[dropcap]M[/dropcap]illions of years ago, New Year’s Eve was a rather disappointing thing. Way back then, our filthy ancestors huddled around campfires, sipping swamp water, grunting at teenagers who peed too close to camp. Then, after midnight, they’d dig a hole in the forest, and moan, “Uggh!” Which loosely translates into: “I wish someone would hurry up and invent a fiber supplement.”

And for millennia, that’s how things went.

Well, sometime after the dawn of Metamucil, New Year’s turned into a time for tequila, Jägermeister, and making grand resolutions.

One psychologist explains, “New Year’s resolutions set people up for disappointment. Each year they realize how little they’ve accomplished. In a single word: people feel like miserable failures.”

I wish someone would’ve told that quack that was two words.

Last New Year’s Eve, I sat at the bar. And before the bartender would allow me a beer, she said, “No drinks until you tell me your resolution.”

I said I didn’t have one. So she curtly swatted my knuckles with a ruler. “Don’t you want to accomplish anything, loser?”
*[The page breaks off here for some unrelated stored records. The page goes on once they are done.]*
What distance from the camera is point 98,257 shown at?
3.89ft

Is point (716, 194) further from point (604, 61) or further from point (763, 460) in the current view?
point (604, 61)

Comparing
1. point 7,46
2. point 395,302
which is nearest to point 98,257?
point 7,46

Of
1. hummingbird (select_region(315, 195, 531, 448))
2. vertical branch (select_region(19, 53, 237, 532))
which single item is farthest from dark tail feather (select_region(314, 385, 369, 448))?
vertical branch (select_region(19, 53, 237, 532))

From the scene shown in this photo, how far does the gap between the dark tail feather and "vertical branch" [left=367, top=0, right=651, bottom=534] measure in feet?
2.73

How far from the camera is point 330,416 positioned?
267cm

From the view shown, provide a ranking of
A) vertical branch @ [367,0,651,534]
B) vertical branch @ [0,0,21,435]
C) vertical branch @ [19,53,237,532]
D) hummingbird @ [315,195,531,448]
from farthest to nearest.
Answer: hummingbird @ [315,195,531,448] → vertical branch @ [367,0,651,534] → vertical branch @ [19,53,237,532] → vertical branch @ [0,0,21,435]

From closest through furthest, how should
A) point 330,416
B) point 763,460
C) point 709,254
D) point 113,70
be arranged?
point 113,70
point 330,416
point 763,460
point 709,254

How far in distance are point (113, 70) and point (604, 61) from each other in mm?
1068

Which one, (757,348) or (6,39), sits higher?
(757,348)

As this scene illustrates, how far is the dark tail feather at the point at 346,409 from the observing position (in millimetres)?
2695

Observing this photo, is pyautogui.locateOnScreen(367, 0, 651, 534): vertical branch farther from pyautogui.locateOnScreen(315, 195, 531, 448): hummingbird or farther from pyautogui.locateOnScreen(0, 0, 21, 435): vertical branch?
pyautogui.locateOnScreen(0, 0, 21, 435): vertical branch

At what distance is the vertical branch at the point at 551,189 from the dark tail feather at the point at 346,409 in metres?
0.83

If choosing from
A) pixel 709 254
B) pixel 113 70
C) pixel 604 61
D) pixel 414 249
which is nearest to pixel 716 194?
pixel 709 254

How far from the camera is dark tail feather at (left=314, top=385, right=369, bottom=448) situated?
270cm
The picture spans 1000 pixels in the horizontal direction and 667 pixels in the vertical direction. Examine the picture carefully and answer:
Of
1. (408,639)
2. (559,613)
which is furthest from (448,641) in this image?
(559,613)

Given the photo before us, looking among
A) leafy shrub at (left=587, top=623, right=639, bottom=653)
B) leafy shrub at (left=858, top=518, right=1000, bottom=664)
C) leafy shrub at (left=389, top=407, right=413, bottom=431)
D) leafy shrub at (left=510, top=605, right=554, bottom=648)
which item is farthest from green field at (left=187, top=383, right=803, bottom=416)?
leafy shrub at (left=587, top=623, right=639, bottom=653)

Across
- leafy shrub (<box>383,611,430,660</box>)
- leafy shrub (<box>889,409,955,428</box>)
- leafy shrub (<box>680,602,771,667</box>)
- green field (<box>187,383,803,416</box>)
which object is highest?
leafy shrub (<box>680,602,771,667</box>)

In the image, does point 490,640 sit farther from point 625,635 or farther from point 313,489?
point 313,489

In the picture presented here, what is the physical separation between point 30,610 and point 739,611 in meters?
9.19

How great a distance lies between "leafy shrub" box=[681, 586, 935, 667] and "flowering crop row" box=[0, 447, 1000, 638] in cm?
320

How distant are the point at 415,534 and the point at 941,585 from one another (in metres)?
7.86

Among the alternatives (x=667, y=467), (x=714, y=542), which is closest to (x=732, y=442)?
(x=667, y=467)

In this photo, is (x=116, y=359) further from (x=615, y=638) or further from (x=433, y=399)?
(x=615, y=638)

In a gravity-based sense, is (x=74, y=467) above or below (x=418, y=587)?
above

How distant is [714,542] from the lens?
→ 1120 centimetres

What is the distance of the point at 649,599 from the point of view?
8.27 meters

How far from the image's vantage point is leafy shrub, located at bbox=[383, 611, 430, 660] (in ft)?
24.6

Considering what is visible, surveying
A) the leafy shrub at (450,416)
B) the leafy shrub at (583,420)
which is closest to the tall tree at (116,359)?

Of course I do. But, there’s a lot of pressure on us. We’re all supposed accomplish a lot. We’re expected to keep in shape, be financially savvy, eat organic, reply to texts, trim our nails, exercise, and eat plenty of fiber.

Well, consider Jonah: a ten-year-old who lives in a cardboard box with his daddy in Mobile. When asked what Jonah wanted to accomplish this year, he said, “To find a microwave, so we can eat hot food sometimes.”

I don’t care if the bartender slaps the hell out of my knuckles, I don’t want anything this year.

Except for Jonah to get his microwave.